Start Doing The Work
Lastly, I’d start doing the work. Based upon what I’ve learned from my Adopta.Agency work, each dataset I identified I’d publish my profiling to an individual Github repository. Publishing a README file describing the data, where it is located, and a quick snapshot of what is needed to turn the dataset into an API. No matter where the data ended up being in the list of priorities there would be a seed planted, which might attract its own audience, stewards, and interested parties that might want to move the conversation forward–internally, or externally to VA operations. EVERY public dataset at the VA should have its own Github repository seed, and then eventually it’s corresponding API to help make sure the latest version of the data is available for integration in applications.

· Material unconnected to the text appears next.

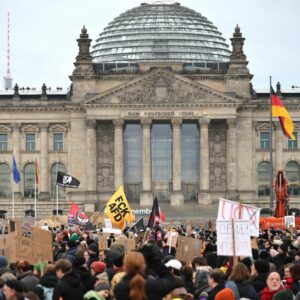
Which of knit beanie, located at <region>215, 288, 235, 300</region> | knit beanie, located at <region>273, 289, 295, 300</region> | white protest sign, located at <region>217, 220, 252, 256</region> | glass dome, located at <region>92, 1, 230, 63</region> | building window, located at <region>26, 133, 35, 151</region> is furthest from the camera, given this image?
glass dome, located at <region>92, 1, 230, 63</region>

There is no reason that the work to deploy APIs cannot be started as part of the identifying and prioritization of data across the VA. Let’s plant the seed to ensure all data at the VA eventually becomes an API, no matter what it’s priority level is this year.

Some Closing Thoughts On This Project
It is tough to understand where to begin with an API effort at any large institution. Trust me, I tried to do at the VA. I was the person who originally setup the VA Github organization, and began taking inventory of the data now available on data.gov, va.gov/data, and on Github. To get the job done you have to do a lot of legwork to identify where all the valuable data is. Then you have to do the hard work of talking to internal data stewards, as well as individuals and organizations across the public landscape who are serving veterans. This is a learning process unto itself, and will go a long way towards helping you understand which datasets truly matter, and should be a priority for API deployment, helping the VA better achieve its mission in serving veterans.